* Problem to solve: Using the data below, return every line that holds the word "annotators".

━━ Raw data ━━

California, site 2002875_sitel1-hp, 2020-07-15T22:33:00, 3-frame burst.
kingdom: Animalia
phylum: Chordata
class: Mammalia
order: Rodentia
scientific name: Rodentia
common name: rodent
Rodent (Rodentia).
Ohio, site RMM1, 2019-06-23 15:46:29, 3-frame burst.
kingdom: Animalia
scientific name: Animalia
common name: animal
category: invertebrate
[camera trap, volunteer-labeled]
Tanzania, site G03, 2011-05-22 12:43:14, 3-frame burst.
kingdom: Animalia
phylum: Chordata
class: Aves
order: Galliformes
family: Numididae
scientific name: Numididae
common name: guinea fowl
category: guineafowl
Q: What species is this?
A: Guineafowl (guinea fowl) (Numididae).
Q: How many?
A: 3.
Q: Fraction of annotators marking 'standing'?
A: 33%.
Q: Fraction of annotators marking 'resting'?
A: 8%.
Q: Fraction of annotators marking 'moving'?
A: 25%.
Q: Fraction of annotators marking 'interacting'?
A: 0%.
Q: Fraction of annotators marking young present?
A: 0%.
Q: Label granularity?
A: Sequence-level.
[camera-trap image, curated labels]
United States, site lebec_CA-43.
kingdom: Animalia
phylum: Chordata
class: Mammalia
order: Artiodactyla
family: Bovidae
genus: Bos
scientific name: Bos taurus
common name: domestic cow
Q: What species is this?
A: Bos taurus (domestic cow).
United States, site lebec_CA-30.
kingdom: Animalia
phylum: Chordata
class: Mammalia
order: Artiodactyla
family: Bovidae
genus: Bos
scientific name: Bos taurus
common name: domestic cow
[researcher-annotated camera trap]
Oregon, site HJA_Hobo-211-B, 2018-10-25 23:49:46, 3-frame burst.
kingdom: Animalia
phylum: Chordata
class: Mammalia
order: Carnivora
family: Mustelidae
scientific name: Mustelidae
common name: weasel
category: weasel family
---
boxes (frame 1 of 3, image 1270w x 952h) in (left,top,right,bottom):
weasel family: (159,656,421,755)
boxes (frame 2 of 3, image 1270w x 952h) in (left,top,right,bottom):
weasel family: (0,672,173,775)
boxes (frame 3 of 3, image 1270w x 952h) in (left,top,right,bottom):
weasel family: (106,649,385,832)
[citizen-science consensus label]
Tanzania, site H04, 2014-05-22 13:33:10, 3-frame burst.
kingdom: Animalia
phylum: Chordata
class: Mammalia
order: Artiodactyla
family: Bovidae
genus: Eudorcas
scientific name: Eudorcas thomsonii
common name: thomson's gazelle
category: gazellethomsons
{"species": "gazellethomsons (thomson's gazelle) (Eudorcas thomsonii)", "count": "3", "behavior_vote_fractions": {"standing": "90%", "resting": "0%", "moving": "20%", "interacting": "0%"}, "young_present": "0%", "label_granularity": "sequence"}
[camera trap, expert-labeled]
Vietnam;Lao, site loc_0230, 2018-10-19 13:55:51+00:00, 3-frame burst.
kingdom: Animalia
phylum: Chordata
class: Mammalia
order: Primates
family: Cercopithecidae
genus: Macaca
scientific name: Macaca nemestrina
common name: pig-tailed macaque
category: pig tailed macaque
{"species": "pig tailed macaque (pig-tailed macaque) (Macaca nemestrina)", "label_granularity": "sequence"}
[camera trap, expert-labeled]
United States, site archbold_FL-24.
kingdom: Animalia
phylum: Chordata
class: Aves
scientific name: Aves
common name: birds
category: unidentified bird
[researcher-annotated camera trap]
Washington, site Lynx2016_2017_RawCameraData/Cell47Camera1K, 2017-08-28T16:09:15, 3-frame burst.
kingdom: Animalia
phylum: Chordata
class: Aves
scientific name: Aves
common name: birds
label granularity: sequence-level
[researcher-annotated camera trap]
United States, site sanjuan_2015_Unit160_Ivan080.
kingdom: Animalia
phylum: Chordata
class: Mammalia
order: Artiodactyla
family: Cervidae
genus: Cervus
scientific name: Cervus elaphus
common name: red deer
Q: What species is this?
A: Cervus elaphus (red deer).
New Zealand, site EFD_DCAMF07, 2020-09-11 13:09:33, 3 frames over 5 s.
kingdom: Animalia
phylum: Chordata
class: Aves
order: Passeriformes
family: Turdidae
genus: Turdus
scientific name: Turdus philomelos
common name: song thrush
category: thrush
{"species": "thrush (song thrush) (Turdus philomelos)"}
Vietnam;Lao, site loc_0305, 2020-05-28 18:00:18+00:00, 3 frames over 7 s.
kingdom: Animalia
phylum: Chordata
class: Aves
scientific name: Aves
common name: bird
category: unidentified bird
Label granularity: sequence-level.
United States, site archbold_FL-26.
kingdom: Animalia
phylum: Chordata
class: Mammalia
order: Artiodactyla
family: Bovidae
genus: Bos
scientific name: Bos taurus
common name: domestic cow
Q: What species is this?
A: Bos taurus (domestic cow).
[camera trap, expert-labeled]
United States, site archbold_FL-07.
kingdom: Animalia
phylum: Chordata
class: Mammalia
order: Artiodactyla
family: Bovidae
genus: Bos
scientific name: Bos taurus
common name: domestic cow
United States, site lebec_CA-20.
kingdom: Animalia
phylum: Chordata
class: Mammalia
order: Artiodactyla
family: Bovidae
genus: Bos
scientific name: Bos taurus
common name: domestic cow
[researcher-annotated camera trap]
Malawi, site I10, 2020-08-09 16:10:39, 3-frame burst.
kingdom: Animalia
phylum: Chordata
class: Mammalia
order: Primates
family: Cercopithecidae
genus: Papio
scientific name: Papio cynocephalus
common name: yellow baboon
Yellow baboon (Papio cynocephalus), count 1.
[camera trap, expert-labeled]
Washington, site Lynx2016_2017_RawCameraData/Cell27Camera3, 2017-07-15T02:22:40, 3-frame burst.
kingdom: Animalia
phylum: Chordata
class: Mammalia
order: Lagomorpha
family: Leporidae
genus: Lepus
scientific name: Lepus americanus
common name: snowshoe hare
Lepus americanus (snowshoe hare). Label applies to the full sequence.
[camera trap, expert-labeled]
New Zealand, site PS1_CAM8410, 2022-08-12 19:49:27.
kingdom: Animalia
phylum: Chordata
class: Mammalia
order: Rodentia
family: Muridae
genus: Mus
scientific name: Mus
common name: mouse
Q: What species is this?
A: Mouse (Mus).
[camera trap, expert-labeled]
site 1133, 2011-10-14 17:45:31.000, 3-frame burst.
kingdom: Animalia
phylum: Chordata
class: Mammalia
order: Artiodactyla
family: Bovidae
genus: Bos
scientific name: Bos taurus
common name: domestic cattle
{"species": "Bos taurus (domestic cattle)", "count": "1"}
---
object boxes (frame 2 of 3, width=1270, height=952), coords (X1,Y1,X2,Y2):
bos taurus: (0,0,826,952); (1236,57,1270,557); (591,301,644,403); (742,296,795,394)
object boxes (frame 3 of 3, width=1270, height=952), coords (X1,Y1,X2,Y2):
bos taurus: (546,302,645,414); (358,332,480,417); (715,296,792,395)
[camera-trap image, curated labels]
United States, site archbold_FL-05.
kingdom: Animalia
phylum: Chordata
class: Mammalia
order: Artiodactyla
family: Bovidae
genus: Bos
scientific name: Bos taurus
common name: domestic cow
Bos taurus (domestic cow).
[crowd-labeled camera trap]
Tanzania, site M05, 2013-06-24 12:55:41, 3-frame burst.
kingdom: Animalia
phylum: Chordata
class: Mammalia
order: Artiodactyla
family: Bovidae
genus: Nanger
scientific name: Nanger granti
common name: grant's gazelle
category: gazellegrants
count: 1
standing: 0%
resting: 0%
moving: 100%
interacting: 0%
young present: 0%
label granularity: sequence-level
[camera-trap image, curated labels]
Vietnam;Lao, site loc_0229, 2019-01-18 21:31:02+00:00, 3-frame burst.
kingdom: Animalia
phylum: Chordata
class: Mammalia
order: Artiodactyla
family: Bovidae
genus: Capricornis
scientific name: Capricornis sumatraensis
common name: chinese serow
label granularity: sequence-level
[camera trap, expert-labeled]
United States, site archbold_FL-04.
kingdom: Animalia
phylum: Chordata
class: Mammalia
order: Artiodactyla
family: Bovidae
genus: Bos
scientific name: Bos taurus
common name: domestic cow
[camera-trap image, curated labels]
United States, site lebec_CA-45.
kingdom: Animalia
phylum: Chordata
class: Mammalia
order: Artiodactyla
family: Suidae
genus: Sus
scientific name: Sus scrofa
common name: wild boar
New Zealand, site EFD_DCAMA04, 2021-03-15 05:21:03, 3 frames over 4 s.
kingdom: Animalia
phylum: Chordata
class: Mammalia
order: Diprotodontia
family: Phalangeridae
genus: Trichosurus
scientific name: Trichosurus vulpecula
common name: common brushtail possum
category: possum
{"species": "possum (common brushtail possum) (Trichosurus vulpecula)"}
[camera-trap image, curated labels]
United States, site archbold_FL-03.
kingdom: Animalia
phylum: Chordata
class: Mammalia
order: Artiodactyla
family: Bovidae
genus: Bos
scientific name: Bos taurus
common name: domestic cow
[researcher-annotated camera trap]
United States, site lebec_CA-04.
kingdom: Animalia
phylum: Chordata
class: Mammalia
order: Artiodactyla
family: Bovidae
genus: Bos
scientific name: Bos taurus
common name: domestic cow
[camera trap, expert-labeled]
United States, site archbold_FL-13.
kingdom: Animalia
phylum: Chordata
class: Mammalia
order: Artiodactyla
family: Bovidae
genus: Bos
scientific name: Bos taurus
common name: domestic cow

━━━

* Exercise response:
Q: Fraction of annotators marking 'standing'?
Q: Fraction of annotators marking 'resting'?
Q: Fraction of annotators marking 'moving'?
Q: Fraction of annotators marking 'interacting'?
Q: Fraction of annotators marking young present?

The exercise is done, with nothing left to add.